Given request = Report every line in the entries below that contains the word "field".

Entries provided =
-- BEGIN --
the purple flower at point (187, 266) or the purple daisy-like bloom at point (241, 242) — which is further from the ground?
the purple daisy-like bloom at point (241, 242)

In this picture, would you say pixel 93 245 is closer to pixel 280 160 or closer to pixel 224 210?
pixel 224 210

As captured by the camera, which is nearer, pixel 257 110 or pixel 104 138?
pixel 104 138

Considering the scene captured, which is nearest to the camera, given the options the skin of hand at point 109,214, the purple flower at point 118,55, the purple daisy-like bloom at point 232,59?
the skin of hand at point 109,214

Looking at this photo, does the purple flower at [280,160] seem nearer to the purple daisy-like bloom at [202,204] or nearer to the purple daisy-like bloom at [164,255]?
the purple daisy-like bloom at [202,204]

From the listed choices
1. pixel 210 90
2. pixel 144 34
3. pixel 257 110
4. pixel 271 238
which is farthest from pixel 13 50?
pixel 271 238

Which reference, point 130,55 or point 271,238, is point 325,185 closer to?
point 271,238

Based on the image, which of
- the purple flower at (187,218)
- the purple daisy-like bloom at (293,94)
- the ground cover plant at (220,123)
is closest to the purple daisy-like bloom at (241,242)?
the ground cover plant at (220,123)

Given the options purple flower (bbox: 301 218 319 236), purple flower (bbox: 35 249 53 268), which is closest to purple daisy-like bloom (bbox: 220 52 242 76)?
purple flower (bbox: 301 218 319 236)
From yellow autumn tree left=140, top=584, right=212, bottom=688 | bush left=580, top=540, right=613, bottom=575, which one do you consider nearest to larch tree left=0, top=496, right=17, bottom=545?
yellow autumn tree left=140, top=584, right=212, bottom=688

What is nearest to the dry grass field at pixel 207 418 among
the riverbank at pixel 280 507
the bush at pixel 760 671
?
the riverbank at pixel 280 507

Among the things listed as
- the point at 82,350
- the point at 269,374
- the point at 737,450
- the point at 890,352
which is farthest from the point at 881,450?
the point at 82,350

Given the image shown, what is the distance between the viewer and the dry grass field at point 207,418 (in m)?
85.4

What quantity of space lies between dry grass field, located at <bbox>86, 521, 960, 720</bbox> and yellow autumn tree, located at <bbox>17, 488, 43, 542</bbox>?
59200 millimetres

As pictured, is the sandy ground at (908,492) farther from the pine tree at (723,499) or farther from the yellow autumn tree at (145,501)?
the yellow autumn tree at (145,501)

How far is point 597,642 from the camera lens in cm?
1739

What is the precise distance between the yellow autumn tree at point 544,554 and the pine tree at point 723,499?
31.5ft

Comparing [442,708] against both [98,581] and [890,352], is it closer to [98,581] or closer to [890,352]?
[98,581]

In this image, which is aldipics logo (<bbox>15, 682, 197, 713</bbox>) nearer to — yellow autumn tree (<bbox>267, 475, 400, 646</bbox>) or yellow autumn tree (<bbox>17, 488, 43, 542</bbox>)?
-- END --
Exercise output =
What is nearest to the dry grass field at pixel 207 418 among
Given the image shown, what is the distance between the viewer and the dry grass field at point 207,418 (in m)?
What quantity of space lies between dry grass field, located at <bbox>86, 521, 960, 720</bbox> and yellow autumn tree, located at <bbox>17, 488, 43, 542</bbox>?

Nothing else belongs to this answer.